O que se pede:
a. Responda com base no trecho sobre raça:
(i) Em que jornal o artigo saiu?
(ii) De quem é o conto em que aparece a enciclopédia chinesa?
(iii) Que característica da nossa espécie nos deixa parecidos com as máquinas calculadoras?
b. Prossiga com o trecho sobre raça a partir da última frase.

Trecho do texto:
05 Agosto 2021
"Ontem eu me perguntava qual era o motivo de manter a palavra raça - cuja verdade histórica, se existiu, se exauriu - nos documentos da comunidade europeia, e a única resposta razoável que me dei é a introjeção, de um impulso de mercificação para preservar e criar caixas para inserir os seres vivos para que depois possam ser trocados uns com os outros, intercambiáveis, como as cédulas de dinheiro. São, aliás, nós somos, o único recurso natural ainda amplamente disponível no planeta, nossa reprodução custa algumas calorias, mas nos dá prazer. Portanto, somos exploráveis. Nós colonizadores de nós mesmos, como sempre, mas mais do que nunca. Portanto, precisamos dos rótulos, das caixas, da raça", escreve Chiara Valerio, em artigo publicado por La Repubblica, 31-07-2021. A tradução é de Luisa Rabolini.
Você já jogou com uma bola invisível e um árbitro que pode gritar "Fora!" à vontade?
Assim é a raça. Em uma enciclopédia chinesa que existe apenas em um conto de Borges, aparece uma classificação de animais. Que se dividem em "aqueles que pertencem ao imperador", as sereias, os leitões, os fabulosos, os treinados, outros rótulos e, por fim, "aqueles que de longe parecem moscas". Para mim, todos os seres humanos pertencem à última categoria. Aqueles que de longe parecem moscas. Por outro lado, como já lemos nos livros escolares, somos uma espécie sem raças. A raça é uma invenção cultural.
Já que, no entanto, estamos em um ponto da história humana em que a nossa natureza e a nossa cultura tendem a coincidir, é correto observar as coisas a partir daquela que é a característica específica da nossa espécie e que nos assemelha às máquinas calculadoras: a linguagem.

Listagem:

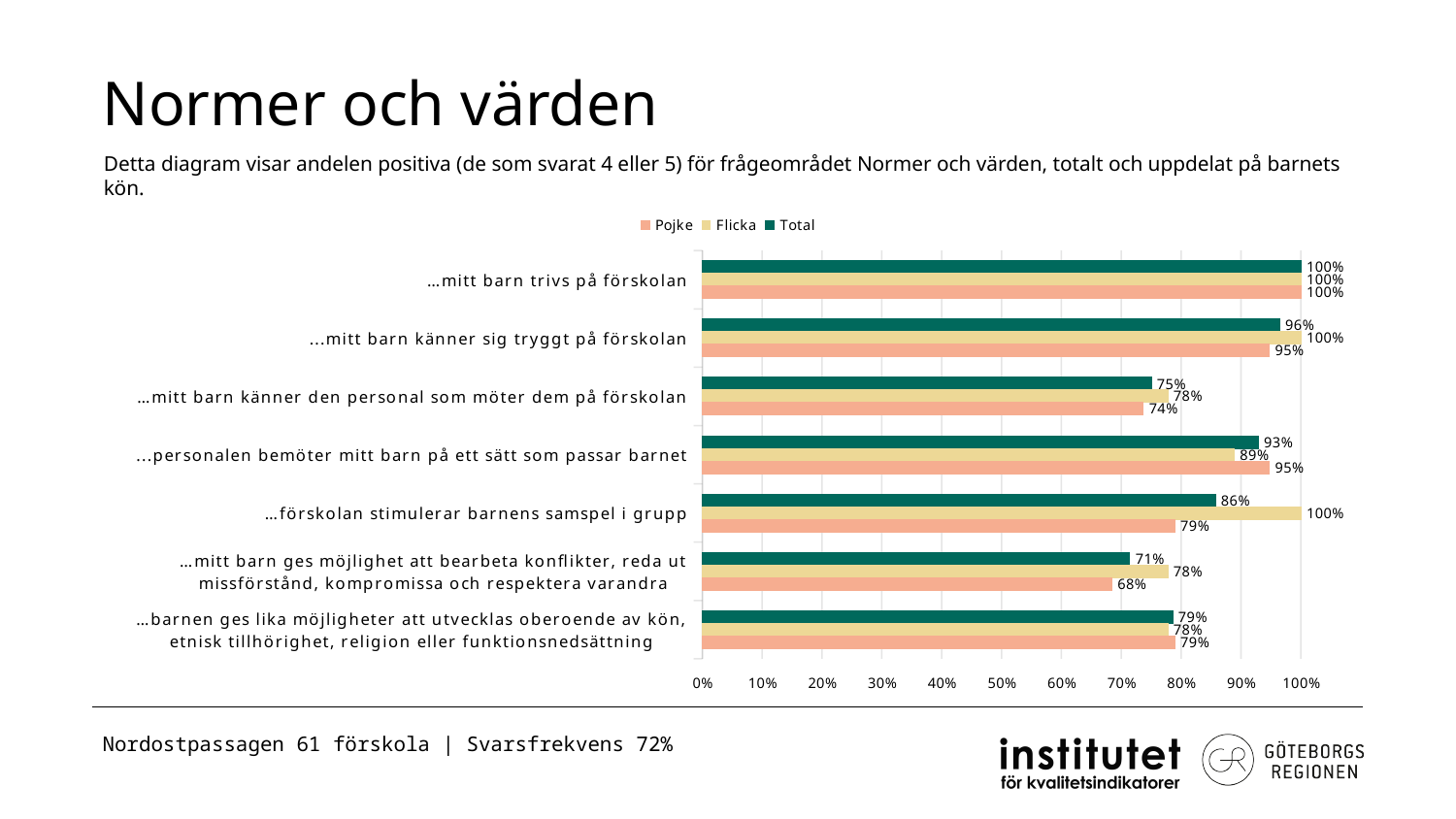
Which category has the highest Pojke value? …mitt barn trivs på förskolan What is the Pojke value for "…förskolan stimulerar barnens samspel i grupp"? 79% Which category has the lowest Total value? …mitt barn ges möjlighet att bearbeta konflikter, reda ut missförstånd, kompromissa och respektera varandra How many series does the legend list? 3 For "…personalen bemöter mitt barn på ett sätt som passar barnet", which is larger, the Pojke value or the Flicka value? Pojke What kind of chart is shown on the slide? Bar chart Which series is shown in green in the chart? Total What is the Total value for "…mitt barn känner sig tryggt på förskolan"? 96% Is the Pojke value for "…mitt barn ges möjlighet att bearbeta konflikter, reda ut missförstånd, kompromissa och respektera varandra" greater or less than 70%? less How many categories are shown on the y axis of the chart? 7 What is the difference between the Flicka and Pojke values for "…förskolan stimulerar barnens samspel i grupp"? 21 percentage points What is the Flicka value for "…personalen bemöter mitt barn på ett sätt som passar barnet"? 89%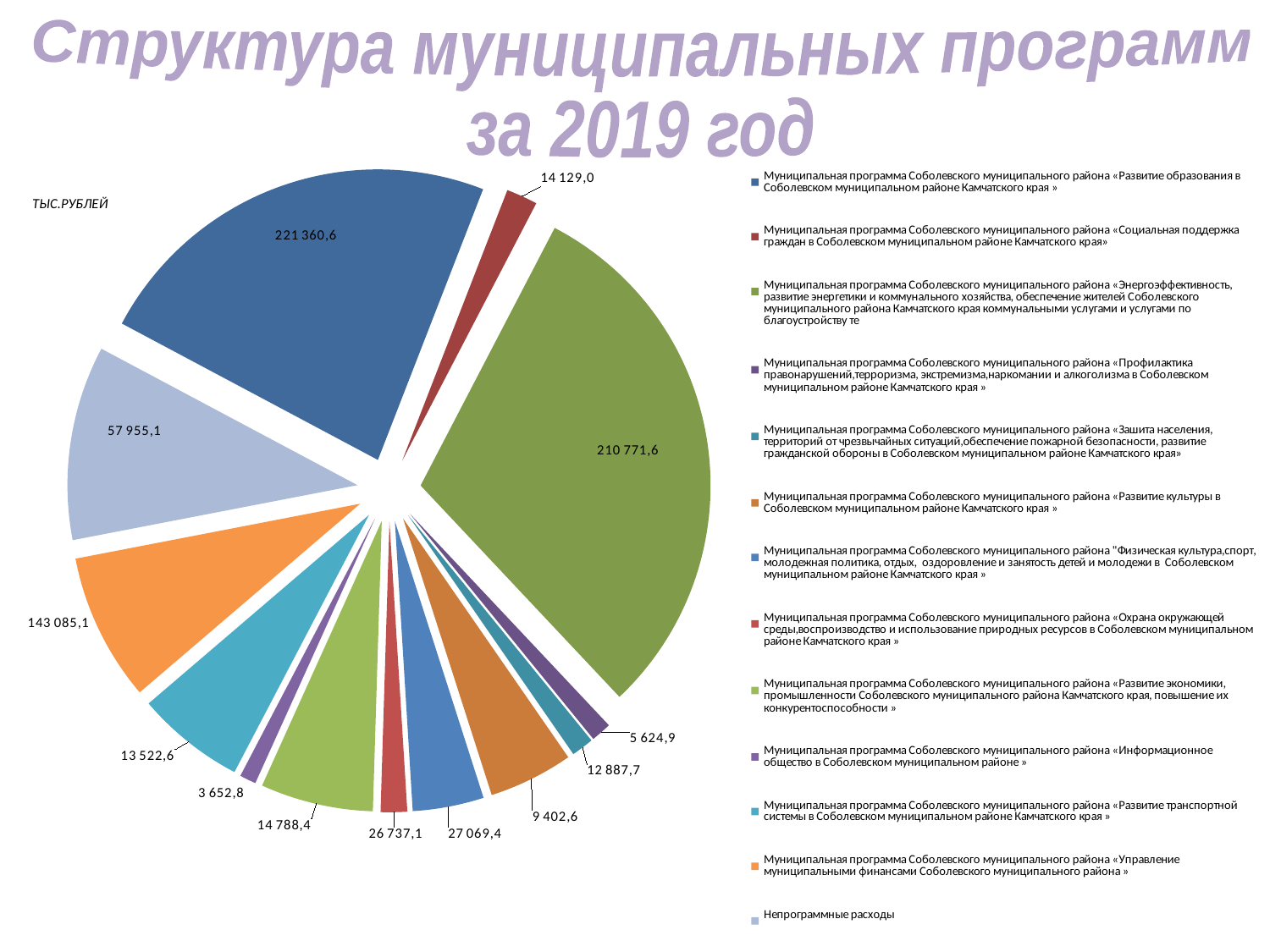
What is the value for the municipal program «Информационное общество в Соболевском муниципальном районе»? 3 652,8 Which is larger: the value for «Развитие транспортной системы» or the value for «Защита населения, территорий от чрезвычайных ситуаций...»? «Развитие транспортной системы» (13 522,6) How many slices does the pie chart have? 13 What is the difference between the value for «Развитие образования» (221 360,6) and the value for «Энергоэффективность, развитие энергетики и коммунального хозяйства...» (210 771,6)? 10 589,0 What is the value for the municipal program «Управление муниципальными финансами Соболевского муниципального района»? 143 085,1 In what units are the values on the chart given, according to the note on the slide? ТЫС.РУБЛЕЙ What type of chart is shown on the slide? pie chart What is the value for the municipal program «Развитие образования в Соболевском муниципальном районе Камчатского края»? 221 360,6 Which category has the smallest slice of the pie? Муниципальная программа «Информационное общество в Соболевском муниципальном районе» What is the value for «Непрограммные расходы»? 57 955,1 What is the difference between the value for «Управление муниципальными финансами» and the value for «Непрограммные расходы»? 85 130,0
--
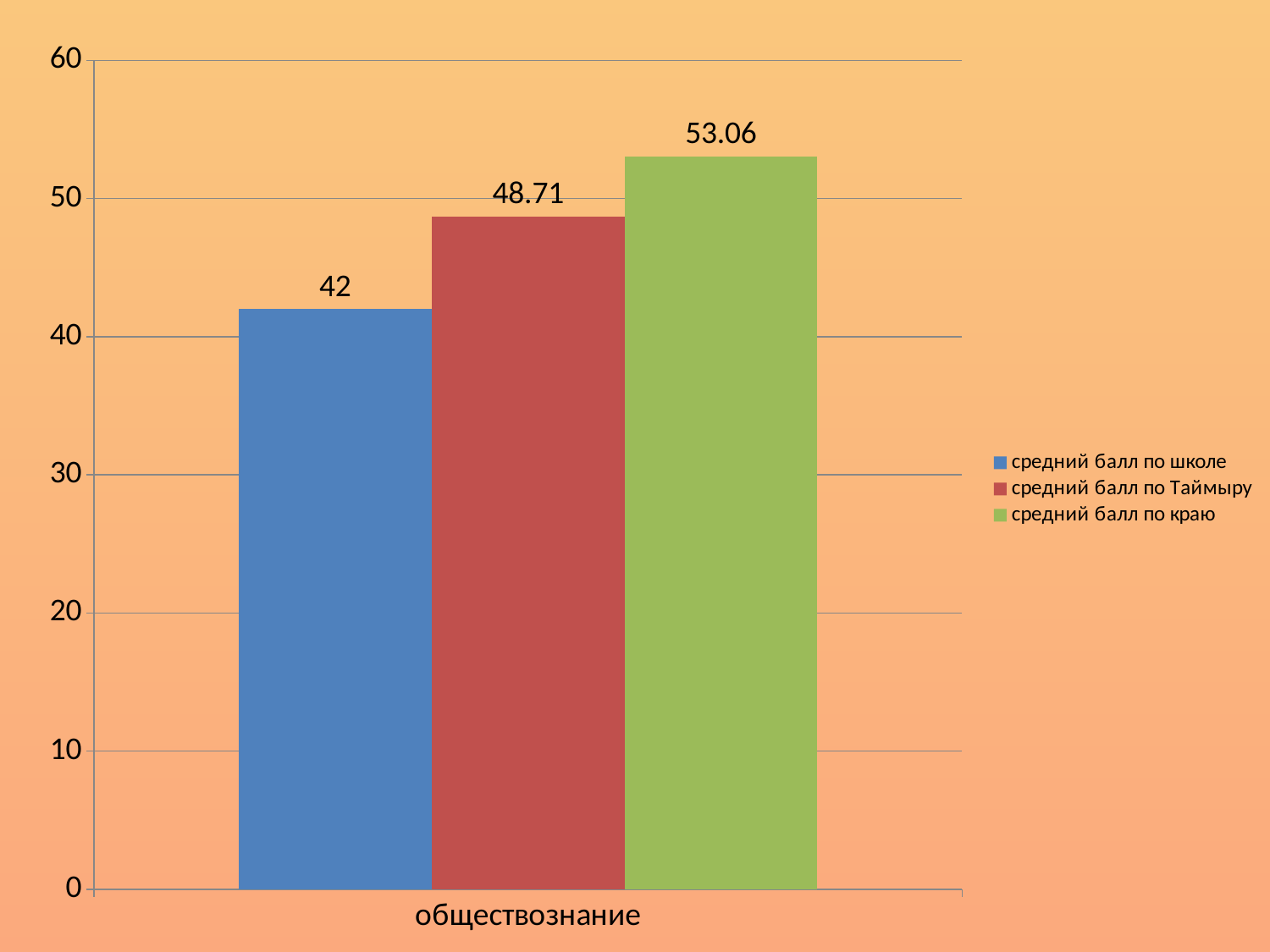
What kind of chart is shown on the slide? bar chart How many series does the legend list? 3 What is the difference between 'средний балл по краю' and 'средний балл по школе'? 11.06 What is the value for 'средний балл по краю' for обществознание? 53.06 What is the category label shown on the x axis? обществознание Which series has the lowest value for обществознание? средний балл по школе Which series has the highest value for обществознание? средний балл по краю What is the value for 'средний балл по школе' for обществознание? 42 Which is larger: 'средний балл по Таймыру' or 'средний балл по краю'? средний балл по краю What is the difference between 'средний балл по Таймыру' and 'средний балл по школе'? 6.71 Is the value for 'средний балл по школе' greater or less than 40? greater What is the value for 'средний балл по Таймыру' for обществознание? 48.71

Respostas por tarefa:
a.
(i) La Repubblica.
(ii) De Borges.
(iii) A linguagem.

b.
Na capa deste jornal ontem Maurizio Molinari escreveu sobre um e-mail recebido por todos os jornalistas da redação sobre dados sensíveis que poderiam ser objeto de atenção. Um desses dados sensíveis era 'a origem racial ou étnica'.
Embora o e-mail tenha sido um erro burocrático, o que se lia nele, e em particular "a origem racial ou étnica" é uma fórmula que está no texto do regulamento da UE 2016/679, presente no Código de Privacidade da nossa República pelo decreto 101 de 2018. Raça, observou Molinari, é uma das palavras que polui a nossa linguagem. Além disso, o artigo 3 da Constituição italiana afirma: "Todos os cidadãos têm igual dignidade social e são iguais perante a lei, sem distinção de sexo, raça, língua, religião, opiniões políticas, condições pessoais e sociais".
Molinari propõe alterar a palavra não só dos documentos da União Europeia, mas também da Constituição.
Quando chego perto o suficiente para que os animais não pareçam mais com moscas e olho para eles pelas magníficas lentes da Constituição italiana - deformante, porque ao lê-la irradiamos democracia, projeto e igualdade - releio, de fato, que esta raça é a segunda característica que não deveria ser motivo de discriminação: a primeira é o sexo biológico - mas sabemos que o nosso ainda é um país diferente para mulheres e homens -, a segunda é a raça que, sendo inexistente, pode se tornar motivo de qualquer distinção, exclusão e abuso.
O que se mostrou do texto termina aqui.